The sale of bulletproof luxury vehicles, helicopters and even eight buffalo drew hundreds of curious onlookers but few buyers to an “austerity-drive” auction held by the Pakistani government this week.
The auction, which was intended to earn as much as $16 million to help fill Pakistan’s coffers, netted just $600,000 on Monday, the BBC reports.
More than 100 used cars were on the auction block at the government’s heavily-publicized fire sale. But many of the vehicles were far from ritzy, and some had been purchased as far back as the 1980s.
Only 62 vehicles found buyers, the most expensive of them a bulletproof 2015 Toyota Land Cruiser that was sold for $200,000. Four bulletproof 2005 Mercedes jeeps were also purchased, but more than a dozen other Mercedes and seven BMWs remained unsold.
The auction’s top-billing items, a pair of Mercedes Maybach S-600s acquired in 2016 under former Pakistani Prime Minister Nawaz Sharif, were also snubbed. The cars, which were being sold for $1.3 million each, were greeted with laughter but no bids, the BBC reports.
Read more: Imran Khan Is Riding a Populist Wave in Pakistan
The auction wasn’t Pakistan’s first, according to the BBC, but it was promoted by Prime Minister Imran Khan’s administration as an austerity measure.

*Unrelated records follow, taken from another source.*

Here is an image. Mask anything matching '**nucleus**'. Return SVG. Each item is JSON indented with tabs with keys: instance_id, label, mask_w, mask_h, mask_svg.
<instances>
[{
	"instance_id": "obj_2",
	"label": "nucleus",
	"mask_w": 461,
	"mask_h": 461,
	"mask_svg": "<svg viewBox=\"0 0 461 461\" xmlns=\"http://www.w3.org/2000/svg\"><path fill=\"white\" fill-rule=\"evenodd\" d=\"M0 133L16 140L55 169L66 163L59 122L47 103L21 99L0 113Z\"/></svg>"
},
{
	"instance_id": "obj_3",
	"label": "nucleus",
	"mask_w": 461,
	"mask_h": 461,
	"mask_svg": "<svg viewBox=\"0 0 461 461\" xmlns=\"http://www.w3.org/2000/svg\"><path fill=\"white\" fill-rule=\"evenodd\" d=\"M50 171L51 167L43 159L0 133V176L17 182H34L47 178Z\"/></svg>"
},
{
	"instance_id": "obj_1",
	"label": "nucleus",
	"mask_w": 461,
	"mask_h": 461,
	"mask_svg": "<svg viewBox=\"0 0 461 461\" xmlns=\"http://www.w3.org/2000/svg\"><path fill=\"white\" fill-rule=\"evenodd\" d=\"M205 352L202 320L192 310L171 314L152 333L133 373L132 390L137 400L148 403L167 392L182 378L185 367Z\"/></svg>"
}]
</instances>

Khan, a former cricket star, was elected in July on a populist anti-corruption platform, but critics say his economic approach has been more about rhetoric than policy. Khan also drew criticism last month when it was revealed that he commutes by helicopter to avoid Islamabad’s notorious traffic.
But that mattered little to Afzal, a buyer from Rawalpindi who left the auction with one of the day’s biggest bargains: a 2005 Suzuki hatchback that cost just $4,000. “After all, the money will return to our national exchequer and this is what our prime minister wants,” he told BBC Urdu.